Par hasard du calendrier ou pas, vous aviez posé une question il y a deux semaines au Grand Conseil avec votre collègue David Bonny...

C'est une coïncidence. Il y a déjà un an, il y avait eu un début de restructuration, et ça laissait entendre que ça n'était peut-être pas terminé. Après un an, il fallait aussi savoir où on en était au niveau des aides. C'était donc plus une coïncidence que quelque chose de planifié de notre côté.

Cette annonce valide-t-elle la pertinence de votre question?

Oui, malheureusement. Maintenant il va falloir trouver des solutions. C'est aussi la demande dans notre question — pas seulement faire un état des lieux, mais voir quelles pistes l'État de Fribourg peut apporter, et quelles autres solutions peuvent exister en dehors. Il y a des réflexions à mener. Des choses ont déjà été faites, mais on peut aller encore plus loin.

Avec votre question, n'arrivez-vous pas trop tard après la bataille?

C'est toujours difficile, le timing n'est jamais idéal dans ces moments-là.

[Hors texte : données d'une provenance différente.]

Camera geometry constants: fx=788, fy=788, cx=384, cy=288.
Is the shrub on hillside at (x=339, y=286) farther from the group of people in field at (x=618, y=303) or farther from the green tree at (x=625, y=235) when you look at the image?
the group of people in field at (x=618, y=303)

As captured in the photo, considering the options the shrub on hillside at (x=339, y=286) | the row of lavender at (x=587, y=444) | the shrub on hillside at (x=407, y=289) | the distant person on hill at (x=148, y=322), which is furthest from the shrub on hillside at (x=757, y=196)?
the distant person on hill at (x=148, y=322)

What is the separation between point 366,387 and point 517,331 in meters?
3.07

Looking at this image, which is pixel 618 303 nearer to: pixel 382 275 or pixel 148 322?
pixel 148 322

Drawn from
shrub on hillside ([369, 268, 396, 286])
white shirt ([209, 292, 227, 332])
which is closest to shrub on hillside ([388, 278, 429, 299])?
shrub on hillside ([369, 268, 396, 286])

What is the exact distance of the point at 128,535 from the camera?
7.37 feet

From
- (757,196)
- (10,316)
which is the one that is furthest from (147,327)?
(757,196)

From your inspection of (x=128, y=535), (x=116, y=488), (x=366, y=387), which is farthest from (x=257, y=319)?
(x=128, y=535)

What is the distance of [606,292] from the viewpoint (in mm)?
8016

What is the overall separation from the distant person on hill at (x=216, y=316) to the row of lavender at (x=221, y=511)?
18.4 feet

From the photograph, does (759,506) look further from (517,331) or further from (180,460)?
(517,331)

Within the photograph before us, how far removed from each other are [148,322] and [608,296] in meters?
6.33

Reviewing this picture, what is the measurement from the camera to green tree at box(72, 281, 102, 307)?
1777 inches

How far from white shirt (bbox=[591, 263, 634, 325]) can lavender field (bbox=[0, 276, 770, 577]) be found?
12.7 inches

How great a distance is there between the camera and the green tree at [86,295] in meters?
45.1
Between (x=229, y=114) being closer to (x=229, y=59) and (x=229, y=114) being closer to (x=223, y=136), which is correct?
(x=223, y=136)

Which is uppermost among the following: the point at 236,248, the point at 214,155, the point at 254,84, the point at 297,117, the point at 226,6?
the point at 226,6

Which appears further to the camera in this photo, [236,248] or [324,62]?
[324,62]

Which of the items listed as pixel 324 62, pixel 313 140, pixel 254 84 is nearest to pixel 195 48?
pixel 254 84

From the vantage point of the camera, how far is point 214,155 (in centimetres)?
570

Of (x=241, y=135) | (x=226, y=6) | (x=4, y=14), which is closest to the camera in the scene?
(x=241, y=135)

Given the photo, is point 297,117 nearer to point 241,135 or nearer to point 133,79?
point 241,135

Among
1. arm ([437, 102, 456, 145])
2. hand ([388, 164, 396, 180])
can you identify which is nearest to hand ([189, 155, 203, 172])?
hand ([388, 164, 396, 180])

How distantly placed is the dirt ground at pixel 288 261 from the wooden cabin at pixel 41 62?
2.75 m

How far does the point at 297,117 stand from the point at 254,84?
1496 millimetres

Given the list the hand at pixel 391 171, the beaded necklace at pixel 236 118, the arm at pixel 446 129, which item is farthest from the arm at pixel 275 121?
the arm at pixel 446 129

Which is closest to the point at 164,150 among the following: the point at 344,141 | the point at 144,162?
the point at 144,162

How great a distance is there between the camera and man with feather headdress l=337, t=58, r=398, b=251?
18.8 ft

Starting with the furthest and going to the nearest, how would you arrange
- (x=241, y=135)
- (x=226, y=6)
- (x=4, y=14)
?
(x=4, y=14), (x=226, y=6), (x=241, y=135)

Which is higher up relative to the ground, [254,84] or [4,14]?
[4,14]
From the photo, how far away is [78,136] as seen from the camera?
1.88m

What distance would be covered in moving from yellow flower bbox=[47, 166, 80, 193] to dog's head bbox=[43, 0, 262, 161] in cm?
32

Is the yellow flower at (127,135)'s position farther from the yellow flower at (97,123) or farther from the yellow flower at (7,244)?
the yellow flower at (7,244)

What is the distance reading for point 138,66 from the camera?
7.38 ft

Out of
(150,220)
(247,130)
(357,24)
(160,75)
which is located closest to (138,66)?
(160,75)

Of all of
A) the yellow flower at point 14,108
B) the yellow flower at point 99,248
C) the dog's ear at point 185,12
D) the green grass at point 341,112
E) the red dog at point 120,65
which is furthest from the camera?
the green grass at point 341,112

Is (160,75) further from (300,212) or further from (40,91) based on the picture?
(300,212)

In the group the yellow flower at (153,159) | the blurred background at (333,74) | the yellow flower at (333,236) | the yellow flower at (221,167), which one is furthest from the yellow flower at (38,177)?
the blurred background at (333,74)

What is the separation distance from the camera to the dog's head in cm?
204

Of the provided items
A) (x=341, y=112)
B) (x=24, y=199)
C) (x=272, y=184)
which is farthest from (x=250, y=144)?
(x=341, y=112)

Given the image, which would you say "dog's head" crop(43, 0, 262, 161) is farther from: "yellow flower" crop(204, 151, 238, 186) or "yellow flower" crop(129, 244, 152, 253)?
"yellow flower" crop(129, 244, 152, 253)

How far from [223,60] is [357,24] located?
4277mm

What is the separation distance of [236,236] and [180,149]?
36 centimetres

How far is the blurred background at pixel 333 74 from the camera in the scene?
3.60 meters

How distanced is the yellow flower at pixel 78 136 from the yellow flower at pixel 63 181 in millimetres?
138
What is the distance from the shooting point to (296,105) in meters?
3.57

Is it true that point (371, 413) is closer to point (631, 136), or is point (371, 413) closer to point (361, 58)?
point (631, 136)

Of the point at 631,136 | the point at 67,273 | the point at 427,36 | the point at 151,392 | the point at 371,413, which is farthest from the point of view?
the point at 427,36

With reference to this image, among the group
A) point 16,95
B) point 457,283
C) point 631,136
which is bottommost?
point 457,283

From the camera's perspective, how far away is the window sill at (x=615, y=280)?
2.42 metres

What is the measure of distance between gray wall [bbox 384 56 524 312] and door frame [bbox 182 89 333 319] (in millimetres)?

Je dirais que tant qu'on a encore une presse régionale et cantonale, il n'est pas trop tard, mais il faut agir vite. Et le travail ne date pas d'il y a deux semaines — il y a eu des interventions depuis plusieurs années. C'est un travail de longue haleine, et il faudra continuer à prendre les bons virages pour ne pas se retrouver sans médias cantonaux.

Qu'est-ce que vous demandez au canton?

Il y a déjà un soutien à la transition numérique, une partie de l'aide a été mise en place. Mais je pense qu'il faut aller plus loin. Je n'ai plus de version papier de La Liberté, je lis tout en ligne, pour des raisons pratiques. Il faudra accentuer cette phase de transition! Sans oublier qu'il y a encore beaucoup de lecteurs qui lisent le format papier, l'aspect numérique est essentiel pour l'avenir.

Faire lire les jeunes, c'est aussi un défi?

Oui, c'est un défi. Il y a déjà des choses mises en place, notamment avec des formats vidéo, parce que la presse écrite doit se diversifier. Ma collègue Marie Levrat avait aussi déposé une motion pour offrir une année d'abonnement à un journal local ou cantonal aux jeunes. C'est une bonne piste, à mon avis, pour continuer à faire lire les jeunes et les amener à s'informer via des médias de qualité.

Les médias n'ont-ils pas besoin de trop d'aide?

Je ne pense pas. Si on ne le fait pas, on voit dans les pays voisins ce qui se passe — la presse est en difficulté, et elle finit souvent rachetée par des milliardaires, ce qui pose la question de l'indépendance du journalisme. C'est un grand problème aujourd'hui, avec ce qu'on appelle les fake news. Il est essentiel de pouvoir compter sur un journalisme de qualité, avec une information vérifiée et neutre. C'est fondamental dans une démocratie comme la nôtre, où on vote plusieurs fois par an. Et ce n'est pas avec de grandes structures qu'on pourra mettre en valeur tout ce qui fait la richesse de notre canton.

Cette annonce va-t-elle changer quelque chose pour vous? Accélérer le processus?

Il faut agir. Laisser le processus se dérouler, oui, mais être plus proactifs. On réalise qu'il y a de grandes difficultés. On ne peut pas se retrouver dans un an ou deux avec une nouvelle annonce de restructuration. Il faut vraiment miser sur l'avenir — et c'est aujourd'hui que ça se décide, pas demain ou après-demain.